Nora Keefe, a spokesperson for the Democratic Senatorial Campaign Committee, said in a statement that “Republicans want to stack the Senate with ‘filthy rich’ candidates who will look out for themselves and their friends in mega-corporations. As their financial entanglements face a new level of scrutiny, we expect they’ll have many questions to answer.”

The NRSC did not return a request for comment.

But the true irony of these financial disclosures is that, as much light as they can shed on a person’s finances, they’re also poorly designed for the mega-rich.

In 2016, HuffPost rated the Trump campaign’s declaration that financial disclosure requirements are “not designed for a man of Mr. Trump's massive wealth” as the truest thing his campaign had said during the entire election.
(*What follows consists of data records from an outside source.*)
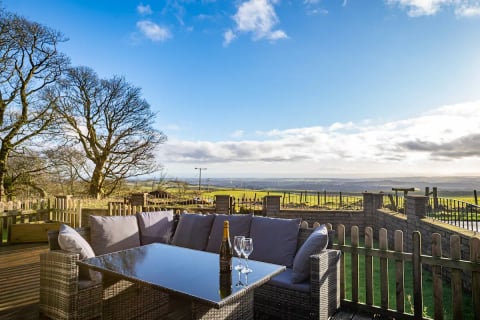 Outdoor dining set with wine on the deck at dusk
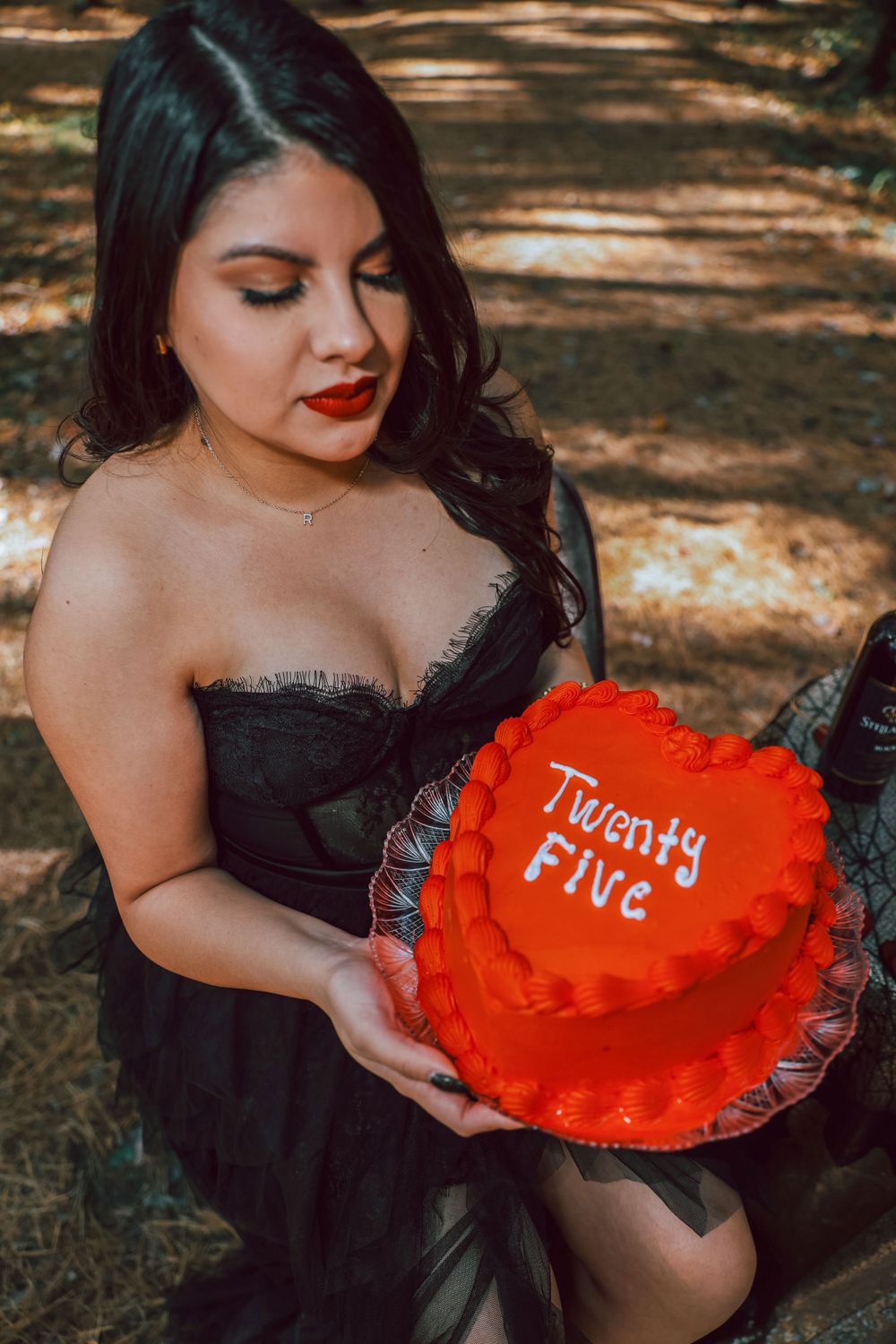 A woman in a black dress holds a red cake with "Twenty Five" written on it in a forest setting.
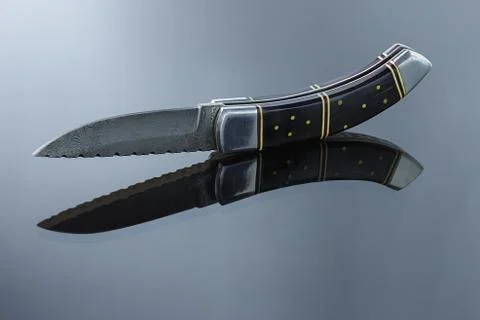 Folding pocket knife on a mirrored surface, blade made of multi-layer Damascu Stock Photos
The reporting ranges for assets increase exponentially on the PFDs, so an asset worth between $1,000 and $15,000 would have a relatively specific value. But as assets increase in worth, the reporting ranges get much wider, going from $1 million to $5 million, $5 million to $25 million, $25 million to $50 million, and then just an infinite category of anything more than $50 million.

So while these ultra-rich, self-funding political hopefuls may wince at the public getting a look at specifically what companies and stocks they own—or who they owe money to—the public still wouldn’t be able to say exactly how much any of these people are worth.

That’s the beauty of a disclosure system for the riches of politicians that was designed by rich politicians.